Burnout and exhaustion should not be taken lightly. Pushing yourself too hard can not only result in having less fun at Christmas parties and feeling unenthusiastic, it can impact your overall mental wellbeing, your relationships, your performance at work and your physical health.

So, if you are aware of these early signs of burnout, it’s important to react to them – and make some changes.

‘Don’t panic about feeling anxiety,’ says Nicky. ‘It is perfectly normal given the last two years, to have mixed feelings and some reservations about socialising (even if you were previously a party fanatic). 

‘We have all been confronted with a huge, unexpected and unwelcome event and acknowledging and validating the fears and concerns this brings is key here.’

Nicky suggests that you ask yourself a series of questions to help you understand your fears – and identify a course of action.

‘What am I worried will happen? Can I survive this if it did happen? Who or what can help me to deal with this situation? What skills, knowledge and resources do I have to help me cope? How important is this to me?’

Sarah adds that it is completely normal to feel overwhelmed at this time of year: ‘There is often a pressure at Christmas that we “should” feel a certain way and this isn’t always the case. However you feel about the Christmas period is valid.‘

How to set boundaries during party season

When you have too many things going on it can be hard to know where to draw the line.

Saying ‘no’ can be difficult. You don’t want to hurt anyone’s feelings, or have regrets about not going and get FOMO. But making careful decisions about the things you commit to can make a huge difference in helping you feel less stressed.

‘Decide what matters to you most on a case-by-case basis,’ says Nicky.

‘Sometimes seeing a friend or attending a party when you don’t feel like it, in order to nurture a friendship will be important. Other times, saying “no” will be the right thing for you. 

‘Being honest with yourself (and friends and family) about your thoughts and feelings will help. You may find alternative ways to nurture friendships, you may find others feel similarly and that your fears about upsetting people are unfounded.’

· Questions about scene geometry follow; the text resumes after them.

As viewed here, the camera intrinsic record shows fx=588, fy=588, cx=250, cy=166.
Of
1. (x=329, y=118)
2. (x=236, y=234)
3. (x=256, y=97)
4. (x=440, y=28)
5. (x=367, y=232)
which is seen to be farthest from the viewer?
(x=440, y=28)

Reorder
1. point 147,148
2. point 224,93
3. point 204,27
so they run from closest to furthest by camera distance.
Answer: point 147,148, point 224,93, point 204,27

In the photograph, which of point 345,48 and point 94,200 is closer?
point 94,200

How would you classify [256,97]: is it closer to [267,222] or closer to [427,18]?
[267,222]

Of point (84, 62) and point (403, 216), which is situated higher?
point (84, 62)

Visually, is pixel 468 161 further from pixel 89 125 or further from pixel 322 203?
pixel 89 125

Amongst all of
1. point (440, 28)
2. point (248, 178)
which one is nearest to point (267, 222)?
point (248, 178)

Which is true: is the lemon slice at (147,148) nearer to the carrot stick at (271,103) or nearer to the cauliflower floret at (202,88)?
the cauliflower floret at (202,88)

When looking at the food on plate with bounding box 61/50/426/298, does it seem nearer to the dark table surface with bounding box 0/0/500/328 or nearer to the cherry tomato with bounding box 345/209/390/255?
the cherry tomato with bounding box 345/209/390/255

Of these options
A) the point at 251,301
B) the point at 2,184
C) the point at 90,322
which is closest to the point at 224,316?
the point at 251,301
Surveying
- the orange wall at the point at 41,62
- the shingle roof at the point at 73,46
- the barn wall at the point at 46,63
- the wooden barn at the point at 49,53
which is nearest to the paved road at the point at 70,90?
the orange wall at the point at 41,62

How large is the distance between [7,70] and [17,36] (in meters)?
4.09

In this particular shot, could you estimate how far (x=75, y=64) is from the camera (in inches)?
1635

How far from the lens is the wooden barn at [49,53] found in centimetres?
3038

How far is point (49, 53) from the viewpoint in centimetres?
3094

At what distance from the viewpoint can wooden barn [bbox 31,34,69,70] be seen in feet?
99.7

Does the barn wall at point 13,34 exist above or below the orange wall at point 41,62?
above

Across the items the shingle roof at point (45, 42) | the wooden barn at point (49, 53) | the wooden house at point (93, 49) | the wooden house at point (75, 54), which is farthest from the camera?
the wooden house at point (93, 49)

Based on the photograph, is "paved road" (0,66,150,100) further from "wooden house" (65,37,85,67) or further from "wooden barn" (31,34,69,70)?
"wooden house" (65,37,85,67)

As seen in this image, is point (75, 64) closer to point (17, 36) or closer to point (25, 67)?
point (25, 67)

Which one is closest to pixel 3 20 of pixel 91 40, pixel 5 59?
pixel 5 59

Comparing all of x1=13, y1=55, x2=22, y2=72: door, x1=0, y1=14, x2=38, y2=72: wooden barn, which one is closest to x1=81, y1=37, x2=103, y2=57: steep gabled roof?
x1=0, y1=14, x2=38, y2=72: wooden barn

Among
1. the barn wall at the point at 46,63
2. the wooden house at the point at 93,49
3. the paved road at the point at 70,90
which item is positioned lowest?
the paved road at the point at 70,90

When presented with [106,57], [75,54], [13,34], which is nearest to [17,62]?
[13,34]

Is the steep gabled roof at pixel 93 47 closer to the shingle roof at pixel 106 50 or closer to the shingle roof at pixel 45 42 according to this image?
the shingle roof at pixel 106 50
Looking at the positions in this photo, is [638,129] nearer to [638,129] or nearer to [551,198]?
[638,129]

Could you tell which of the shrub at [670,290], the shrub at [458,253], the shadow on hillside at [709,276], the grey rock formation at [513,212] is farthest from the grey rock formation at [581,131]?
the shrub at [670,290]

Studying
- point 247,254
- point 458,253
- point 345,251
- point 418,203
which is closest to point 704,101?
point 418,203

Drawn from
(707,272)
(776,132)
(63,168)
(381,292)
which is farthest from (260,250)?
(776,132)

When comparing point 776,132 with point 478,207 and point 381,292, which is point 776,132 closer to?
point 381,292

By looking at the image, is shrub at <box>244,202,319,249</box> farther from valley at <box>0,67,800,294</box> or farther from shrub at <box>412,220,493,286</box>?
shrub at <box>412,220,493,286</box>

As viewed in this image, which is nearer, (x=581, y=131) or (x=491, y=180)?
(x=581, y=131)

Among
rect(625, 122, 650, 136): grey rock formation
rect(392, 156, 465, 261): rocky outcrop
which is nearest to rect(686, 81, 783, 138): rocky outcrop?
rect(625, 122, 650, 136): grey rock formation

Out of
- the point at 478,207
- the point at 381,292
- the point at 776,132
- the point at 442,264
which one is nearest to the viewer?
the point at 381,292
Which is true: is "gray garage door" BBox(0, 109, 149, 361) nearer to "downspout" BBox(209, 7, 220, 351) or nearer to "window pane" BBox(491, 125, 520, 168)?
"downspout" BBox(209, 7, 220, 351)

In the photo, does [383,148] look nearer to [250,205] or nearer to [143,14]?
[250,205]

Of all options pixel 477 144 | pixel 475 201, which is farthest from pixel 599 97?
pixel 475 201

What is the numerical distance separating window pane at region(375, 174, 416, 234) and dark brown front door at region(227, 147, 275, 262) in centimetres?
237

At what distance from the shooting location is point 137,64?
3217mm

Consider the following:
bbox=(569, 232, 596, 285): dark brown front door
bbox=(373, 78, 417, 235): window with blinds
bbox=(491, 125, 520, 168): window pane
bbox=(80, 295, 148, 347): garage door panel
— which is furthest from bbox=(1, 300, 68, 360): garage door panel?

Sarah says you have to work out what is most important to you during this period.

Maybe you have a limit on the amount of money you are willing to spend, or time you want to go out for, or indeed who you want to see,’ she says.

‘Once you have a clear idea of what your boundaries are, it is important to communicate this calmly, clearly and in a respectful way to the people that this may impact.’

She adds that it’s also important to be realistic with yourself and accept that you may feel uncomfortable setting the boundary.

‘However, reminding yourself how you will feel if you don’t and the reasons as to why this boundary are important to you, can be helpful. This is your way of self-care. You cannot control other people’s reactions to your boundary setting, but you can control how you relay the boundary to others.’

In terms of FOMO, Sarah says it is definitely possible to reframe this in your mind.

‘It can be helpful to think of it in this way: If you are saying “no” to something, it means that you are saying “yes” to something else that is important to you, even if that is rest and recuperation,’ she explains.

‘There will always be consequences with our choices, but there will be benefits too. It is important to remember that we are in control of what we choose to do or not do.

‘It is our choice and we are choosing to act in line with what is important to us.’